J = imnoise(I,'gaussian')
J = imnoise(I,'gaussian',m)
J = imnoise(I,'gaussian',m,var_gauss)
J = imnoise(I,'localvar',var_local)
J = imnoise(I,'localvar',intensity_map,var_local)
J = imnoise(I,'poisson')
J = imnoise(I,'salt & pepper')
J = imnoise(I,'salt & pepper',d)
J = imnoise(I,'speckle')
J = imnoise(I,'speckle',var_speckle)

Description

J = imnoise(I,'gaussian') adds zero-mean, Gaussian white noise with variance of 0.01 to grayscale image I.

You optionally can add noise using a GPU (requires Parallel Computing Toolbox™). For more information, see Image Processing on a GPU.

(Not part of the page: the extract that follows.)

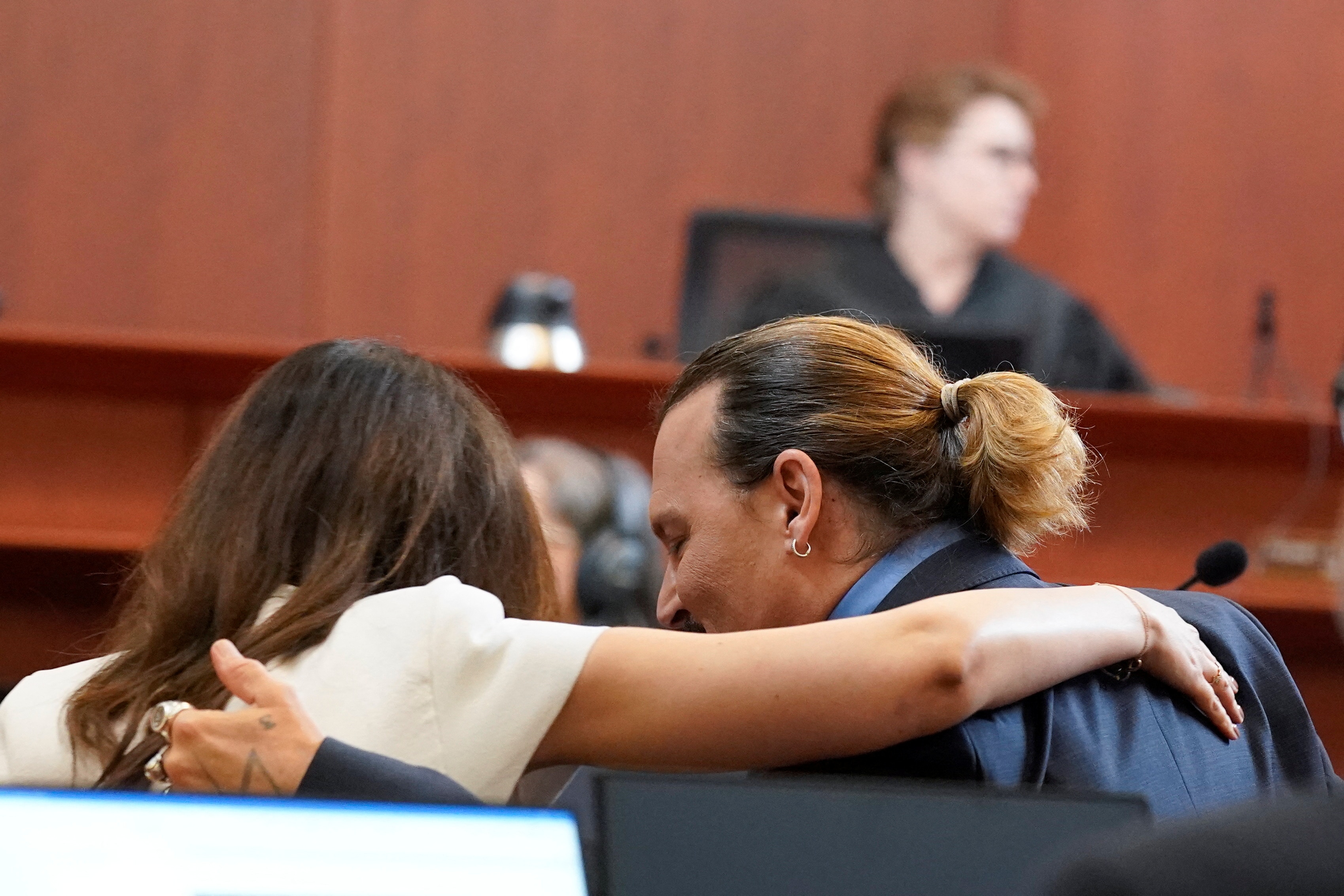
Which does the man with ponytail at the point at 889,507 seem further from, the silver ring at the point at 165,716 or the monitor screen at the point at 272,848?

J = imnoise(I,'gaussian',m) adds Gaussian white noise with mean m and variance of 0.01.

J = imnoise(I,'gaussian',m,var_gauss) adds Gaussian white noise with mean m and variance var_gauss.

J = imnoise(I,'localvar',var_local) adds zero-mean, Gaussian white noise of local variance var_local.

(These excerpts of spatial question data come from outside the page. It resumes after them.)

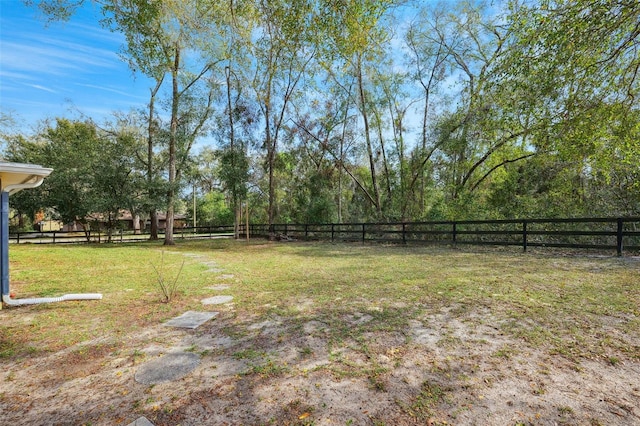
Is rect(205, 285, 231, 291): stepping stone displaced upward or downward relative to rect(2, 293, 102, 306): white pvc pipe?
downward

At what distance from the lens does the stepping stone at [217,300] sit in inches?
149

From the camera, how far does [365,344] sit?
2490 millimetres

J = imnoise(I,'localvar',intensity_map,var_local) adds zero-mean, Gaussian white noise. The local variance of the noise, var_local, is a function of the image intensity values in I. The mapping of image intensity value to noise variance is specified by the vector intensity_map.

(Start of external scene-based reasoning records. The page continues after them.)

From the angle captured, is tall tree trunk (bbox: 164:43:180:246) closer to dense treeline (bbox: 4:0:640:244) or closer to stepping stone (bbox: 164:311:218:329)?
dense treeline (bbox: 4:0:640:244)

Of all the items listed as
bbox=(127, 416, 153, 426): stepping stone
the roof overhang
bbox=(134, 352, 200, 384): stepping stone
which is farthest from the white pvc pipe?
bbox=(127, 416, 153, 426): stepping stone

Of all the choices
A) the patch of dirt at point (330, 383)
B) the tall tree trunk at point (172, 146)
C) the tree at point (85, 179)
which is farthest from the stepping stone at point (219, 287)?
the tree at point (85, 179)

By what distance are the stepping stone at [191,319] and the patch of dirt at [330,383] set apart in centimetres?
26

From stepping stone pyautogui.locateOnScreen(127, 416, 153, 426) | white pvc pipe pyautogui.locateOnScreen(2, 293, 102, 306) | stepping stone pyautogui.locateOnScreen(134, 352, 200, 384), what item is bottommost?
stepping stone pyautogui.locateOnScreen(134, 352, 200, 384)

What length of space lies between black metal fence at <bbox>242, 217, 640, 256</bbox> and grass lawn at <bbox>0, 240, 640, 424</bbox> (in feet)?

J = imnoise(I,'poisson') generates Poisson noise from the data instead of adding artificial noise to the data. See Algorithms for more information.

J = imnoise(I,'salt & pepper') adds salt and pepper noise, with default noise density 0.05. This affects approximately 5% of pixels.

example

J = imnoise(I,'salt & pepper',d) adds salt and pepper noise, where d is the noise density. This affects approximately d*numel(I) pixels.

J = imnoise(I,'speckle') adds multiplicative noise using the equation J = I+n*I, where n is uniformly distributed random noise with mean 0 and variance 0.04.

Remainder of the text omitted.